Let’s now fit an SVM model and print both the training accuracty and validation accuracy.
In [ ]:
model = svm.SVC(C=1)
model.fit(X_train,y_train)
yt_p = model.predict(X_train)
yv_p = model.predict(X_val)
print(‘Training Accuracy’, np.mean(yt_p==y_train))
print(‘Validation Accuracy’, np.mean(yv_p==y_val))
Compare the training and validation accuracies. What do you observe?

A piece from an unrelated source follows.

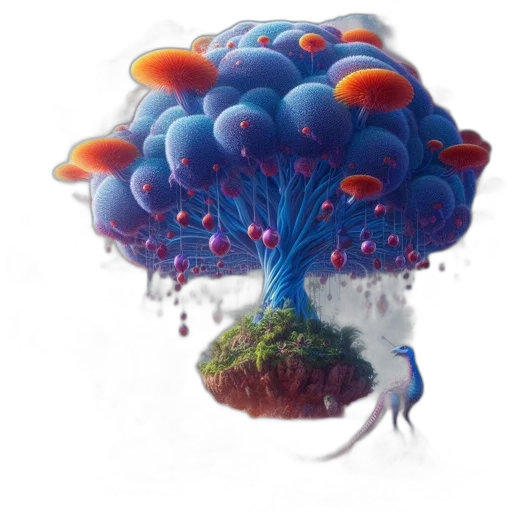 tree, umbrella, crown, creature, concept art, fantasy art, 3d render, photorealistic transparent PNG cut-out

What do you think the accuracy of a random classifier would be?
Let’s normalise the predictors, to see if the performance improves.
In [ ]:
mean = X_train.mean(0)
sd = X_train.std(0)
X_train = (X_train-mean)/sd
X_val = (X_val-mean)/sd
model = svm.SVC(C=1,gamma=2)
model.fit(X_train,y_train)
yt_p = model.predict(X_train)
yv_p = model.predict(X_val)
print(‘Training Accuracy’, np.mean(yt_p==y_train))
print(‘Validation Accuracy’, np.mean(yv_p==y_val))
Once again, compare the training and validation accuracies. Do you think this classifier is better than the previous one? What could you do to build a better classifier?